What’s the first thing that comes to mind when you think of the word hero?  I know for most of us, there’s an immediate response.  For me?  Simple.  It’s people like our neighbor Bill, a police officer on a local force; our friends John and Susan, with their ministry to homeless men and their commitment to homeless single moms with children;  a whole group of dads we know who are firefighters; my brothers in law (Jim’s brothers—all 3 of them!), our nephew, my dad and grandfather, and our son, who have willingly served in the armed forces—those are the first people who come to mind. 
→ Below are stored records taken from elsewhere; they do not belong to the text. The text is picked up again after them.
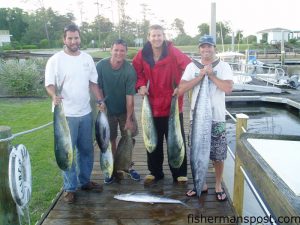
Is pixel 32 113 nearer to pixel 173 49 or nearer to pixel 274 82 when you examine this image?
pixel 173 49

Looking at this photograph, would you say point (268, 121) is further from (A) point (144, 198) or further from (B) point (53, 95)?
(B) point (53, 95)

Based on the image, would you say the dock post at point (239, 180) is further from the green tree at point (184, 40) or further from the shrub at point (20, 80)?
the green tree at point (184, 40)

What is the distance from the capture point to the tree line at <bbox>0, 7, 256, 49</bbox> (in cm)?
3979

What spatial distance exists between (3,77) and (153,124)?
438 inches

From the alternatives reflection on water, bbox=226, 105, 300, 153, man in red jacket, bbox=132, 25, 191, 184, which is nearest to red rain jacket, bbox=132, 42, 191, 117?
man in red jacket, bbox=132, 25, 191, 184

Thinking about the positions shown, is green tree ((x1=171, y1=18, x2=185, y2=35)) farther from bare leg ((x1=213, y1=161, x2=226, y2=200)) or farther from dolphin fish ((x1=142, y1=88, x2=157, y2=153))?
bare leg ((x1=213, y1=161, x2=226, y2=200))

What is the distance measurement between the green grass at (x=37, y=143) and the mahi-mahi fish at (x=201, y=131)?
1.87 m

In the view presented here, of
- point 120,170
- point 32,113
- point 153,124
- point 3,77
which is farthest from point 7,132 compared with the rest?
point 3,77

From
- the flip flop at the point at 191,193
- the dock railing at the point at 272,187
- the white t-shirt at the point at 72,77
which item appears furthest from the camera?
the flip flop at the point at 191,193

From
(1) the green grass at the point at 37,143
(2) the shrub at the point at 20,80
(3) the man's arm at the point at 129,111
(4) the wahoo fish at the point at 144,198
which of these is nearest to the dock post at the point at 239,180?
(4) the wahoo fish at the point at 144,198

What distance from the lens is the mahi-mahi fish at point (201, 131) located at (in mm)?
3332

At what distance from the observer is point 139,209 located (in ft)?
11.4

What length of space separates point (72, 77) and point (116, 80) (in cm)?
57

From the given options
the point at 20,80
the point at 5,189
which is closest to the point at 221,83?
the point at 5,189
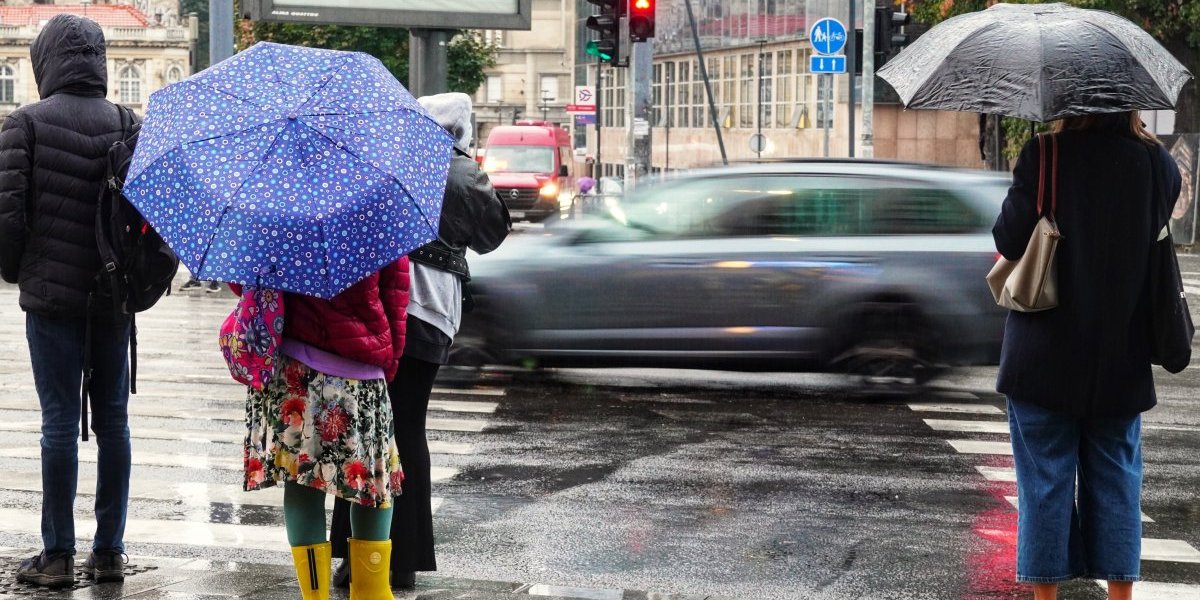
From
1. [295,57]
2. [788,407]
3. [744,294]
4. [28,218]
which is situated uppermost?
[295,57]

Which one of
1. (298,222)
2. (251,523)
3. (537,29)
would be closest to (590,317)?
(251,523)

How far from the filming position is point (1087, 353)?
4891 mm

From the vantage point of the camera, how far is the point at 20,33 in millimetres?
130000

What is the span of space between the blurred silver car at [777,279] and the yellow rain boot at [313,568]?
627 cm

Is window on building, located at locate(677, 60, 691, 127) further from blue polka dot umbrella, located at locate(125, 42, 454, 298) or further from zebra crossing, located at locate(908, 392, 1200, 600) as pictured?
blue polka dot umbrella, located at locate(125, 42, 454, 298)

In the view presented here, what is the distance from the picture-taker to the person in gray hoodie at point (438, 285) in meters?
5.44

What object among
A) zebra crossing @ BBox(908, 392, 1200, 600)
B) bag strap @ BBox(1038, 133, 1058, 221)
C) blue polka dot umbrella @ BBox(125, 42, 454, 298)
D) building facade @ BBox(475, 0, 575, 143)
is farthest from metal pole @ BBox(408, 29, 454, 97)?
building facade @ BBox(475, 0, 575, 143)

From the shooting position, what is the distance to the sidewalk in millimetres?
5578

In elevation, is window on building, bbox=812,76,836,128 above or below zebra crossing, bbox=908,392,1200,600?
above

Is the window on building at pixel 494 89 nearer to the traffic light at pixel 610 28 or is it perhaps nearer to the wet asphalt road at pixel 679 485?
the traffic light at pixel 610 28

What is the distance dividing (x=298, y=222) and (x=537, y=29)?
359ft

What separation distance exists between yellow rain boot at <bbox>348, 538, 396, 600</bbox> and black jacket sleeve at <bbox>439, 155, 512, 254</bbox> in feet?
3.55

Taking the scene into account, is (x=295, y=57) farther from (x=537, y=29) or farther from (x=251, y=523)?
(x=537, y=29)

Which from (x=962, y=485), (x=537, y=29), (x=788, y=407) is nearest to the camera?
(x=962, y=485)
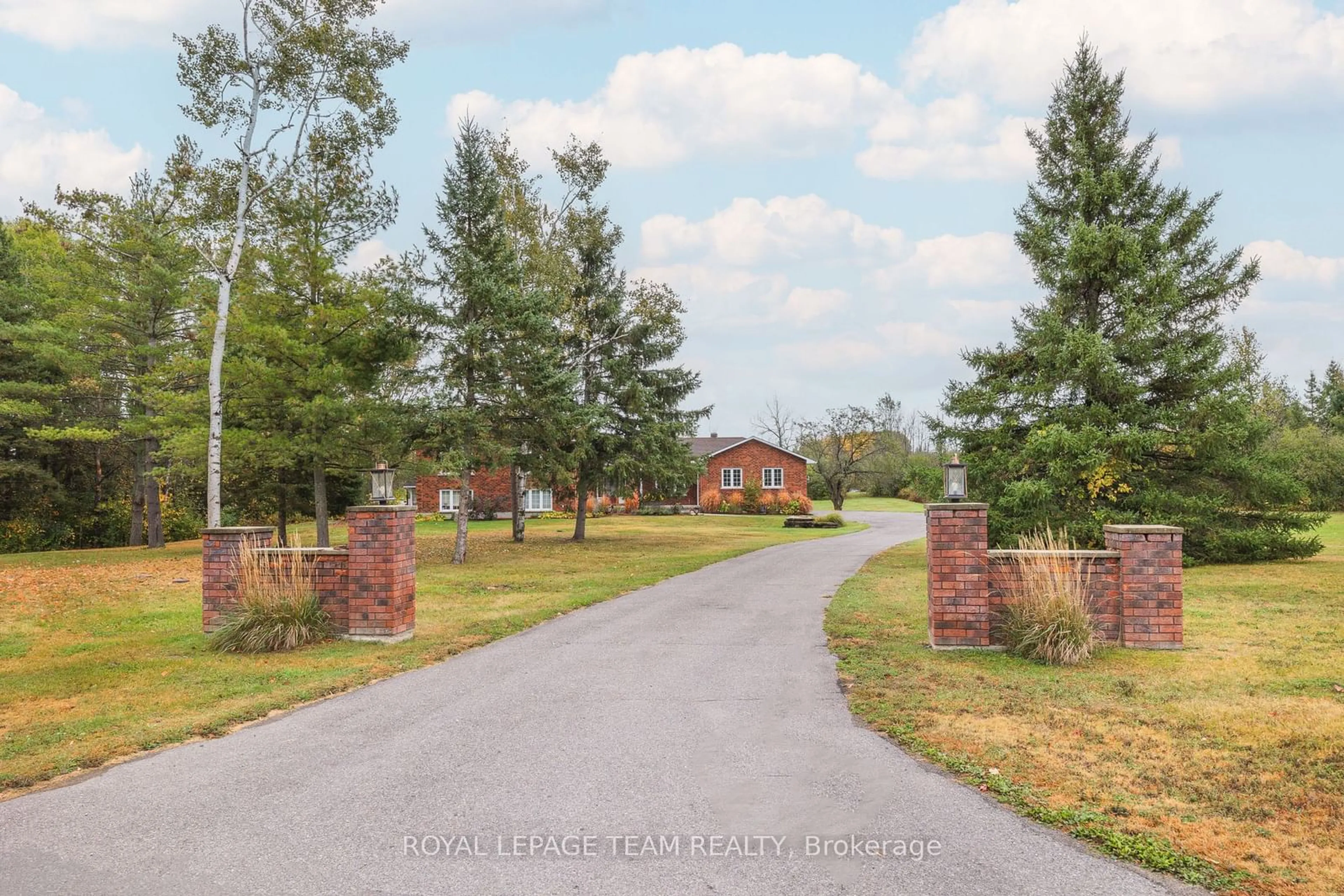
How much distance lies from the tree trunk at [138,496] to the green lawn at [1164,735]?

None of those people have sacrificed their lives to help others, and some of them have never even really put themselves at (serious) risk for others, but they all have another characteristic in common—they selflessly put others ahead of themselves.  They are willing to meet the needs of others, to take care of others, and not count the cost to themselves.  They willingly sacrifice things besides their lives:  creature comforts, financial gain, safety, peace and quiet.  They are, to a number, people whose lives exemplify qualities I would be proud to see in my own children.

It’s hard to help kids understand real heroes.  Real heroes don’t have superpowers like Spiderman or Superman.  Those are things most kids—boys especially!—find so attractive.  But even then, they can learn at an early age that superpowers are not the only important thing for a hero.  My little guys have a friend who is beginning to get it.  Collin is 5, and he’s enchanted with Superman.  He wears his Superman cape everywhere, and lives to wear his Superman shirt.  But Collin’s parents are very good at helping Collin understand that being a hero is more than just having special superpowers.  How do I know that Collin is getting it?  Well, he made this:


to let the world know that inside that house, there was a young man willing to make sacrifices on your behalf. And, if I know Collin, he’d do it quite happily for a cookie.  :)  

The thing is…most of us don’t do a very good job of training up our children, our boys, to believe that being a hero is something they can do.  Something they are capable of achieving.  In that regard, Collin is light years ahead of his peers.  That’s a good thing.  Way to go, Mom and Dad.  Keep up the good work.

And Collin?  If I ever need a hero, I promise you’ll be the first person I call!

1 comment:

  1. Love it. :-D Collin sounds ready for God to do big things with his life!